The Japanese encephalitis virus or 'brain fever' virus damages the brain in two ways, a new study by the National Brain Research Center at Manesar, Haryana, has found. The virus causes psychiatric problems like mental retardation, learning disabilities, speech and movement disorders and behavioural abnormalities as well.
Dr. Anirban Basu and his graduate student Sulagna Das have found that the virus behind the disease damages the brain not only by killing brain cells, but also by preventing the birth of new cells from neural stem/progenitor cells (NPC) and depleting the NPC pool.
"It's a double hit to the brain, the JE virus causes brain injury by killing neurons as well as prevents its repair," said lead researcher Basu said in a statement.
The children are more vulnerable targets of this virus, which causes massive neuronal loss in the Central Nervous System.
"Children are at a dynamic stage of brain development, hence infection at this stage can have devastating effects on mental functions later in life.
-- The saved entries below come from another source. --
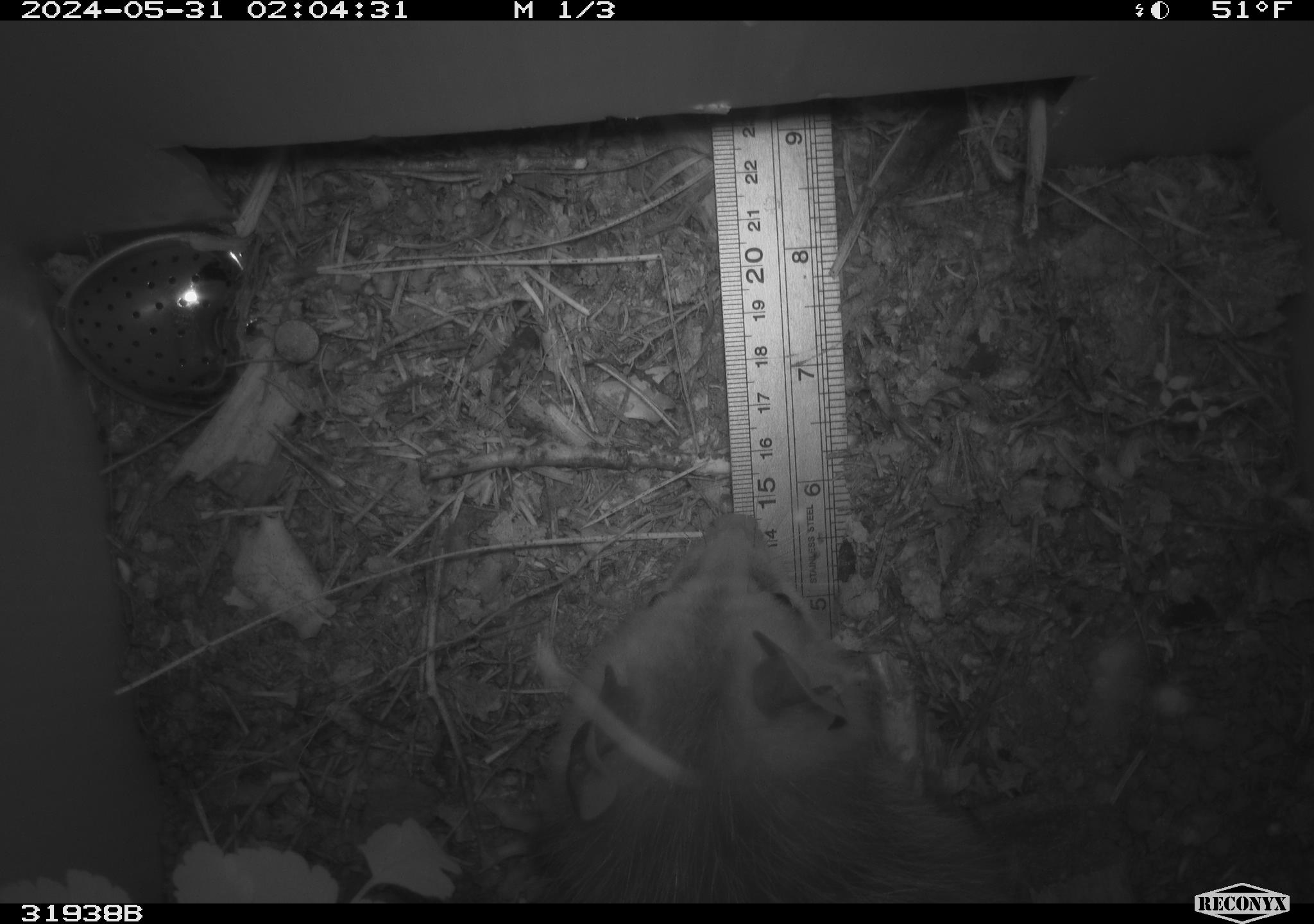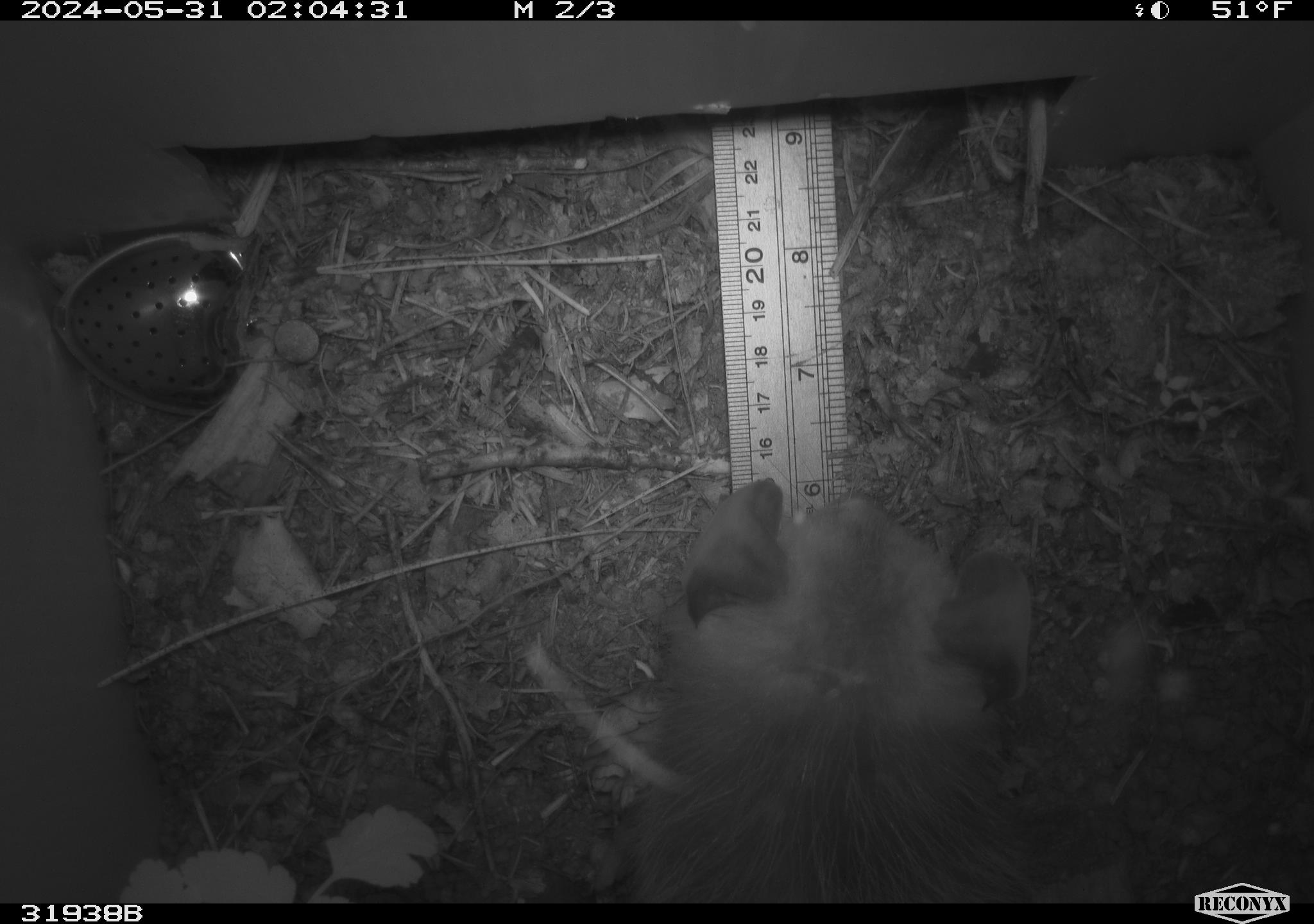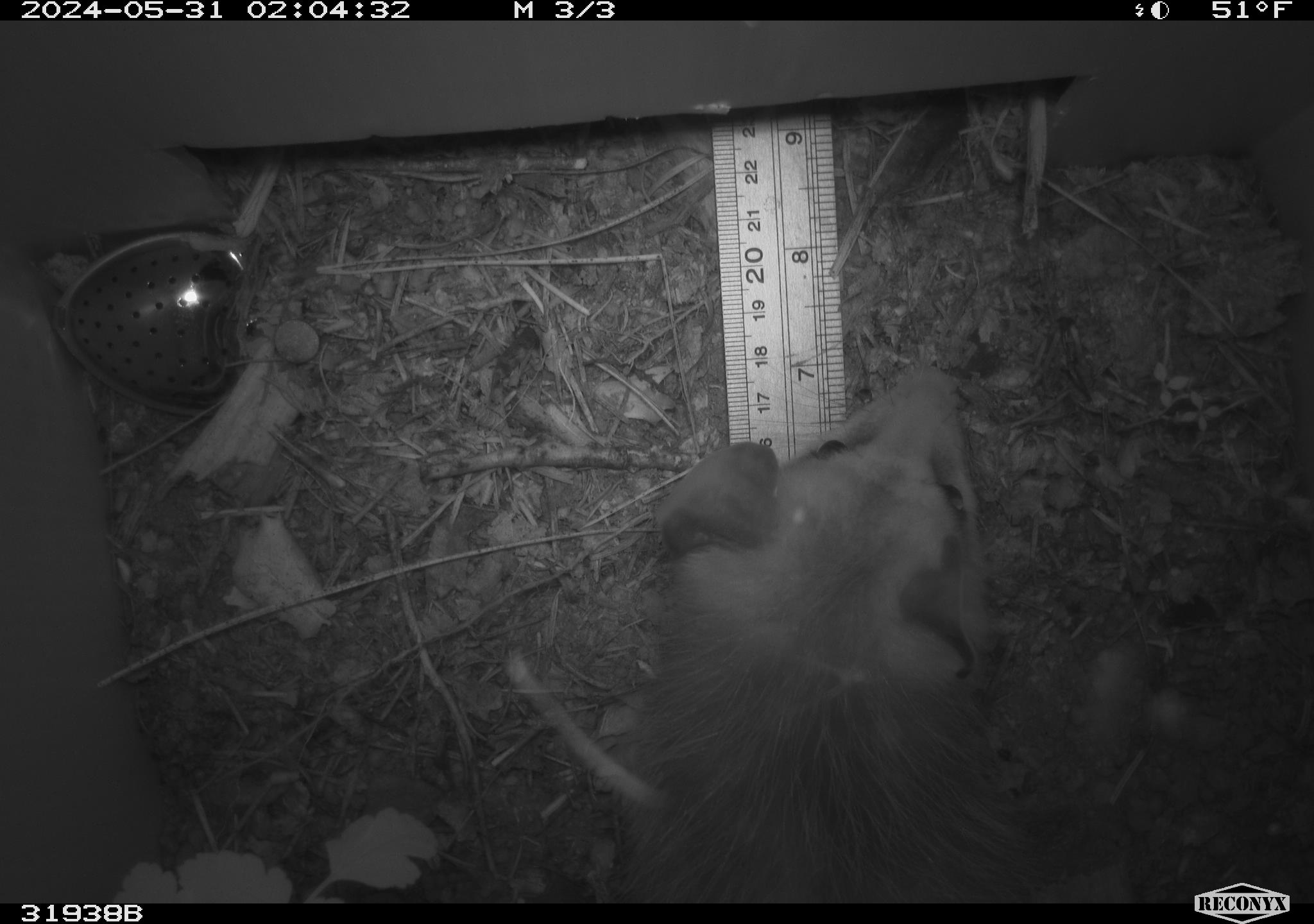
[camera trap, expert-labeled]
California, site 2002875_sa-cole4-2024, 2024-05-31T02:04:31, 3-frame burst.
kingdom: Animalia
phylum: Chordata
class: Mammalia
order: Didelphimorphia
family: Didelphidae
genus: Didelphis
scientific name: Didelphis virginiana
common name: virginia opossum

Our study has tried to explore how JEV infection leads to development of long-term cognitive deficits in the survivors", said Basu who has been working in the neurobiology of JEV infection for the past four years.
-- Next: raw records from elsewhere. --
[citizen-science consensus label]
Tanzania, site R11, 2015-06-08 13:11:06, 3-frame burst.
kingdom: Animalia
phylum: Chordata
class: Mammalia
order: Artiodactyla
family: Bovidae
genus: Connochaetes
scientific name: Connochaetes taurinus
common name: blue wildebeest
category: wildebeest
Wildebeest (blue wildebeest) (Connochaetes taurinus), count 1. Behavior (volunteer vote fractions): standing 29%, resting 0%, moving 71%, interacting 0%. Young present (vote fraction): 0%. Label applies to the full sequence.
A report on the study, published online in the Journal of Neurochemistry, quoted the researcher as saying: "The breakthrough here is that the JE virus prevents neural stem and progenitor cells in the brain from dividing; it hangs them up."
Basu said: "It's the first time that a mosquito-borne virus has ever been shown to affect neural stem cells."
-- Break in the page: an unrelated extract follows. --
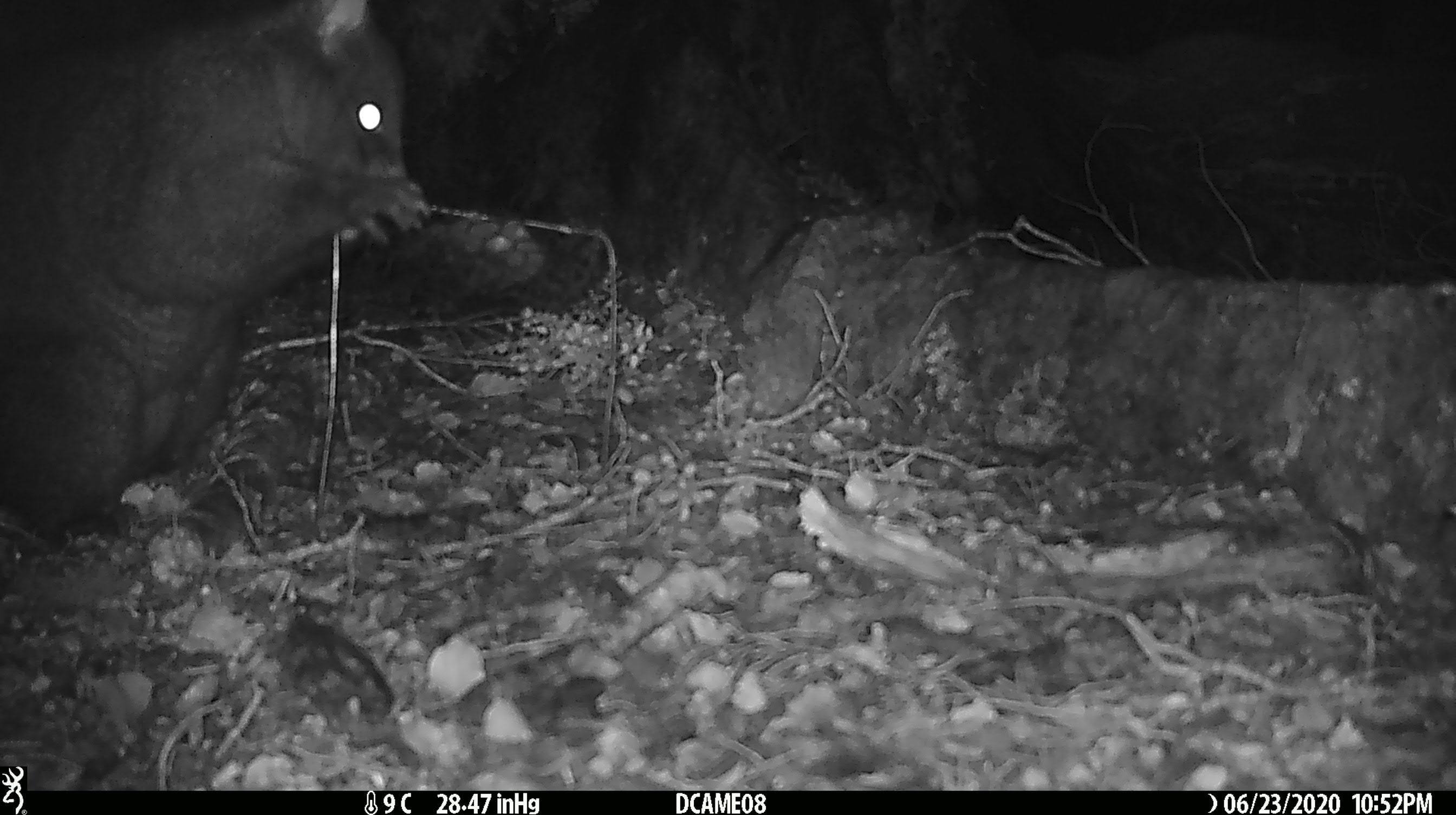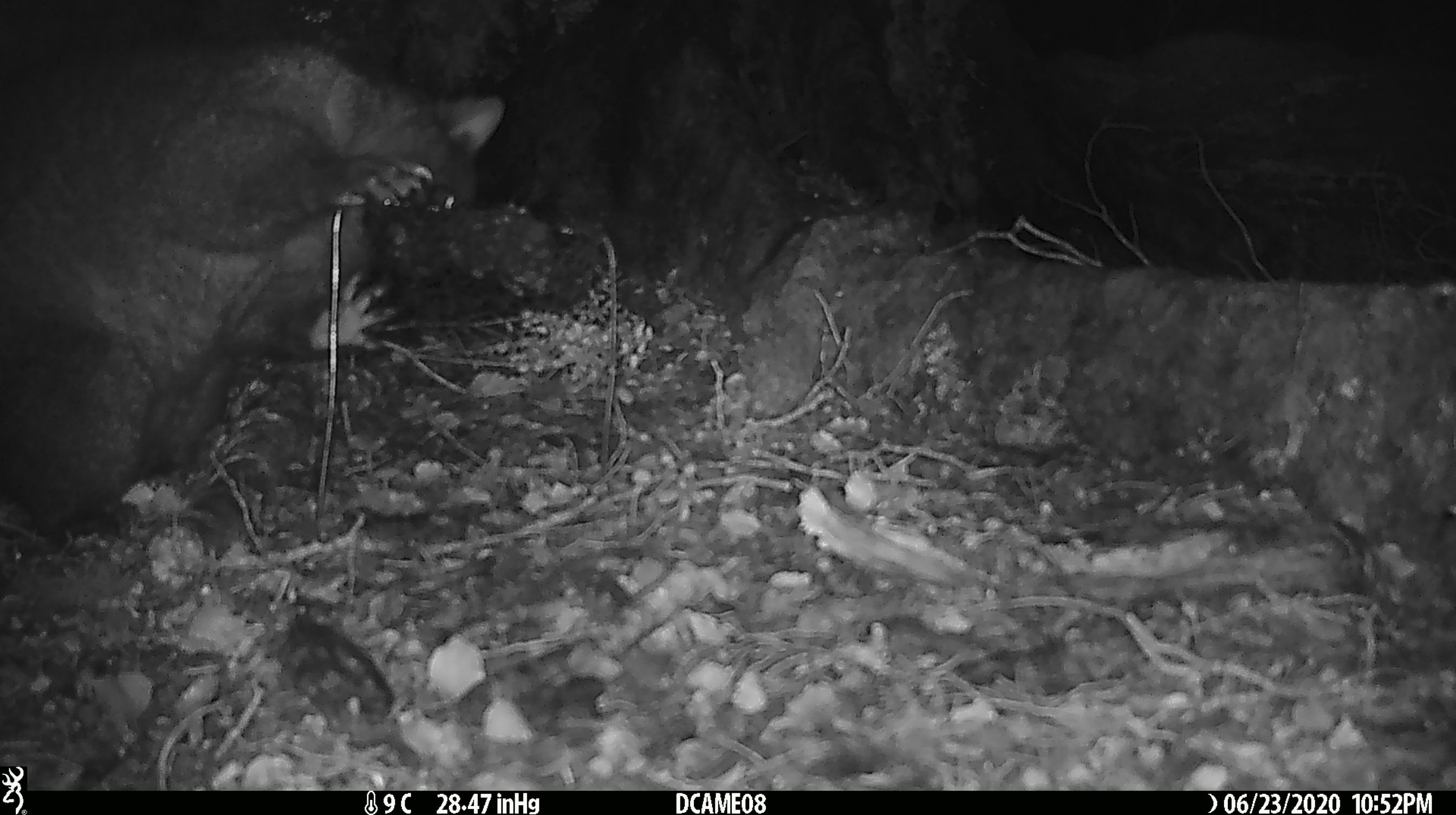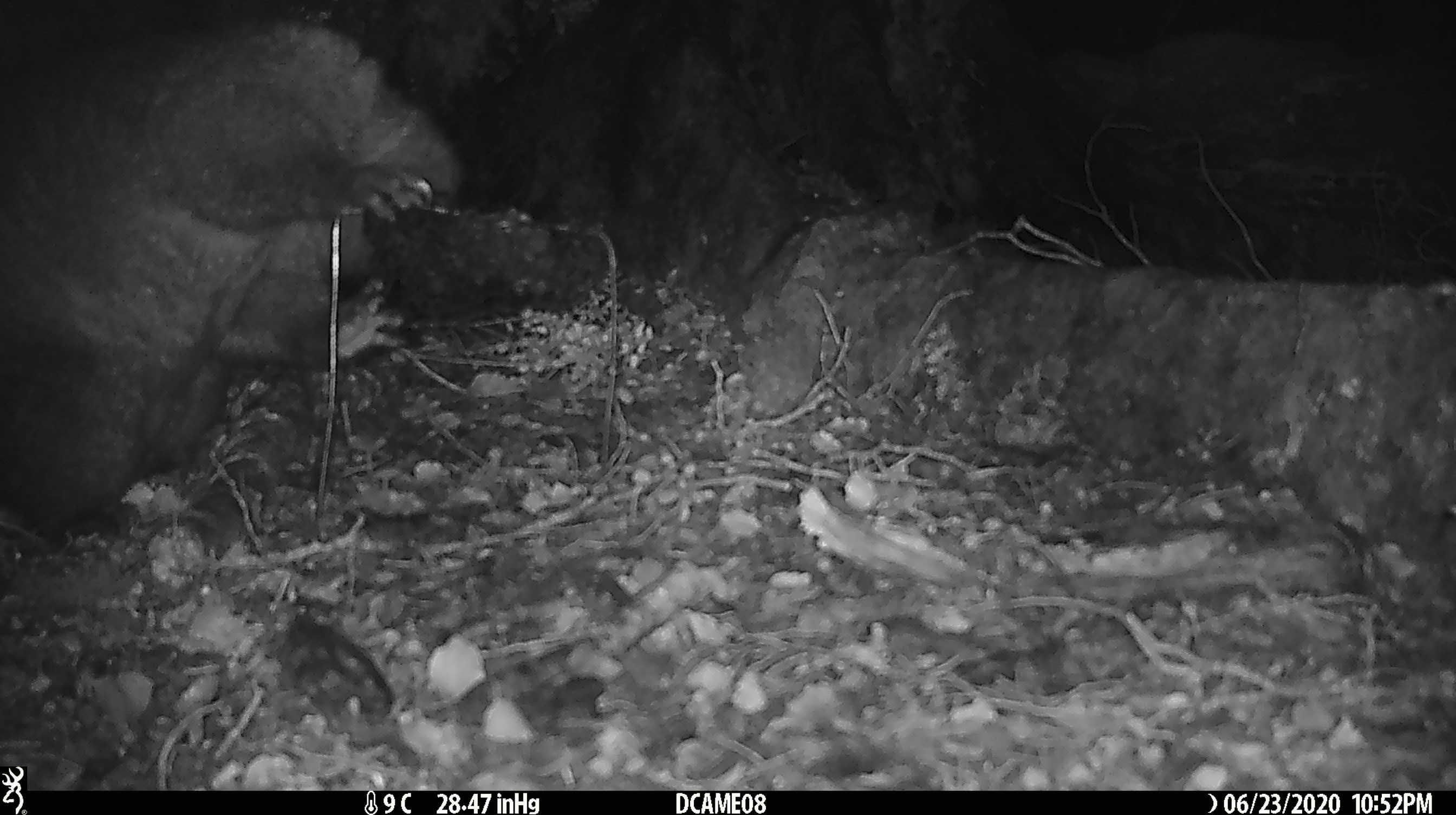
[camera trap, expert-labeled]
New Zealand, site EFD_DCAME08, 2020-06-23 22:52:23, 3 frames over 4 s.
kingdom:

He added: "The progressive infection in these cells eventually results in decrease in proliferation ability, providing a possible explanation for their diminished pool upon infection. The neurological and cognitive deficits in the JE survivors could be related to the drop in NPC cells in the neurogenic region of the brain called the subventricular zone".
When the researchers studied mouse models of JE, they observed a significant decrease in the actively proliferating NPCs in the subventricular zone or the primary niche of post-natal neurogenesis.
Over the years, JE has become a major cause of mortality and morbidity in wide areas of SE Asia.
The very high incidence of permanent and disabling neurological sequelae has considerable socioeconomic impact.
"Knowing the mechanism, we can start to approach this therapeutically," Basu said.
"This indicates that we might eventually treat this form of neurological and psychiatric problems by either ramping up brain repair or protecting the repair mechanism," Das added.